To respect the autonomy of someone with conflicting preferences, we
must respect her resolution preference concerning which conflicting preference to satisfy. Usually conflicting preferences exist at the same time, but
not always. When the conflicting preferences exist at different times, typically a resolution preference exists at the same time as the later conflicting
preference (how else would one know about both conflicting preferences?),
and favors the later one over the earlier one. This is why the Current Preference Thesis seems plausible: We tend to assume that respecting autonomy
requires respecting current preferences, not former preferences, for that is
the typical case.
However, in some cases where the conflicting preferences exist at different times, the resolution preference is not a current preference. Instead (in
such cases) the resolution preference is another former preference, usually
contemporary with the former conflicting preference. These are the cases of
precedent autonomy. In other cases, where the conflicting preferences exist
at different times, the resolution preference is a second later preference,
usually contemporary with the later conflicting preference. These are cases
of subsequent consent. My alternative to the Current Preference Thesis is
that, when preferences conflict, we should respect resolution preferences,
for they are what the person wants, all things considered. Sometimes,
resolution preferences exist only at a time earlier or later than one of the
conflicting preferences. When a resolution preference exists does not matter, for it can have a preference existing at another time as one of its objects.
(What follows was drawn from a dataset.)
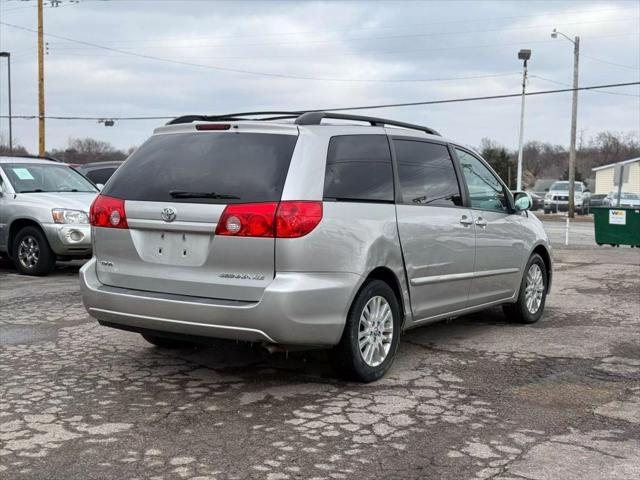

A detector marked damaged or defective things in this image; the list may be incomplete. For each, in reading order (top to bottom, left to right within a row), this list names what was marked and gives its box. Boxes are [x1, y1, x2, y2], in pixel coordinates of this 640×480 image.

cracked asphalt pavement [0, 246, 636, 478]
For example, the case of the contented demented patient involves three
preferences. First, she used to prefer death with dignity. Second, she now
desires simple sensory pleasures, and nothing more complex. Third, she anticipated desiring only simple sensory pleasures during later incompetence,
and preferred the satisfaction of her earlier preference for death with dignity
at the expense of her anticipated later preference for sensory pleasures. That
third preference is one of her two former preferences. It is also a resolution
preference. As discussed in Section 4, subsequent consent has a similar
structure, except that in subsequent consent cases the resolution preference
is a later preference, contemporaneous with the later conflicting preference.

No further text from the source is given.